Le paradoxe de la carte grise de collection
L’acheteur doit être curieux.
Pour assurer à la fois la protection des intérêts du vendeur et ceux de l’acheteur lors de la vente d’un véhicule ancien, le vendeur est certes juridiquement tenu d’informer l’acheteur sur les caractéristiques de l’automobile qu’il lui vend mais ce dernier doit également se renseigner lui-même sur ce qu’il achète.
Car la démarche d’acquisition d’une automobile ancienne, de par les spécificités du « produit », comporte déjà en elle-même les indices d’un tempérament et d’une curiosité spécifiques qui distinguent nettement l’amateur d’anciennes de « Monsieur tout le monde », du consommateur « ordinaire » d’automobiles.

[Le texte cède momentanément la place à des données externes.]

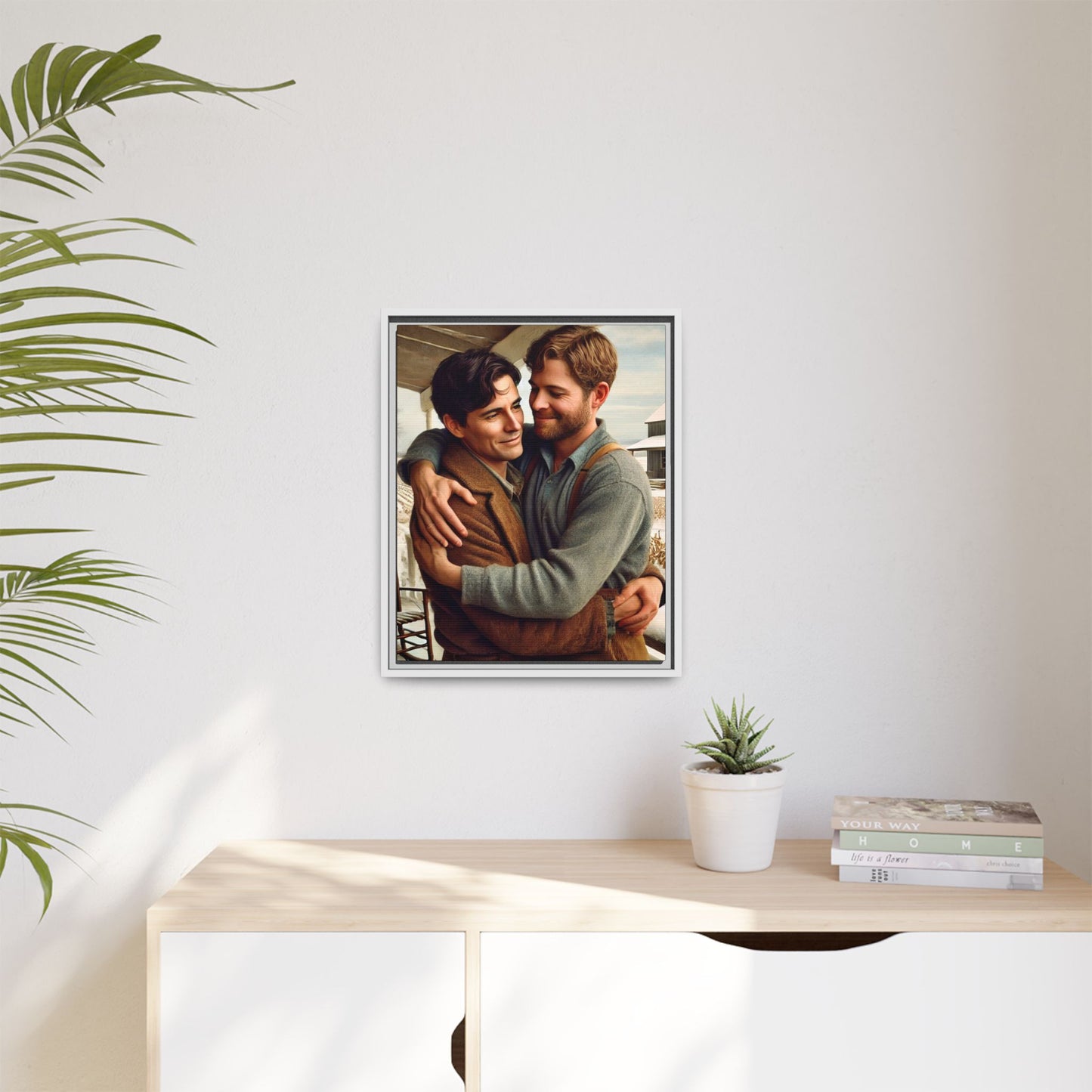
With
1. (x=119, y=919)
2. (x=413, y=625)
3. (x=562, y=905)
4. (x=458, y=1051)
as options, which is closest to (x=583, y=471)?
(x=413, y=625)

Aussi lorsqu’un acheteur mécontent se plaint ensuite de l’état de l’auto, il pourra parfois lui être reproché en retour de ne s’être pas suffisamment renseigné lors de l’achat.

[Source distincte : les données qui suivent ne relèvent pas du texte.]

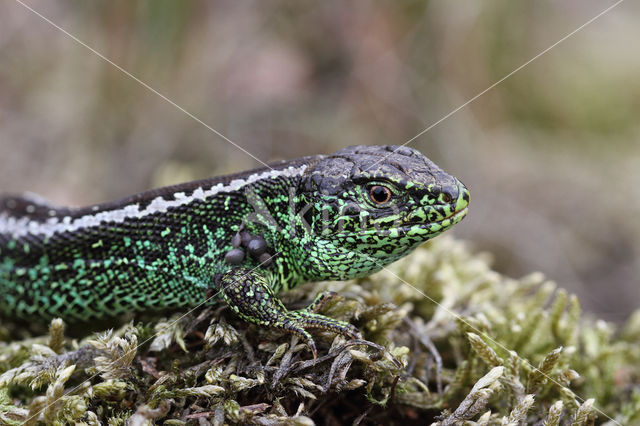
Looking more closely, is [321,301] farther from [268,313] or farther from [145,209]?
[145,209]

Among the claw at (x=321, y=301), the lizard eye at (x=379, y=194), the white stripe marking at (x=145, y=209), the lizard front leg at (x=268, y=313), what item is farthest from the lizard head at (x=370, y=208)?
the lizard front leg at (x=268, y=313)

Et le sort des contestations portant sur les véhicules dotés d’une carte grise collection est une bonne illustration de ce principe.
La position des Tribunaux
Les Tribunaux sont indiscutablement intransigeants à l’égard de l’acheteur d’un véhicule immatriculé en collection : tout recours en garantie pour vices cachés contre le vendeur est dans ce cas pratiquement exclu.
Cette règle sévère a été posée par une décision de la Cour d’appel de Paris (1) en s’appuyant sur les restrictions de circulation inhérentes aux véhicules anciens bénéficiant d’une carte grise « collection ».
Les extraits les plus significatifs de cette décision méritent d’être reproduits, d’autant qu’elle a par la suite été confirmée par la Cour de cassation (2) :
« Considérant que si, aux termes de l’article 1641 du Code Civil, le vendeur est tenu de la garantie à raison des défauts cachés de la chose vendue, il s’agit de ceux qui rendent cette chose impropre à l’usage auquel les parties la destinent ou qui diminue tellement cet usage que l’acheteur ne l’aurait pas acquise ou n’en aurait donné qu’un moindre prix, s’il les avait connus;
Considérant que l’article 23 de l’arrêté du 5 novembre 1984, relatif à l’immatriculation des véhicules de plus de 25 ans d’âge, autorise ceux-ci à circuler sous couvert soit d’une carte grise normale soit d’une carte grise portant la mention « véhicule de collection » et précise :
« La mention « véhicule de collection » implique que « le véhicule ne peut circuler que lors des rallyes ou autres manifestations où est requise la participation de véhicules anciens. « Toutefois, à titre temporaire, les véhicule de collection sont autorisés à circuler dans les mêmes conditions que les véhicules couverts par une carte grise normale à l’intérieur d’une zone constituée par le département d’immatriculation et les départements « limitrophes ».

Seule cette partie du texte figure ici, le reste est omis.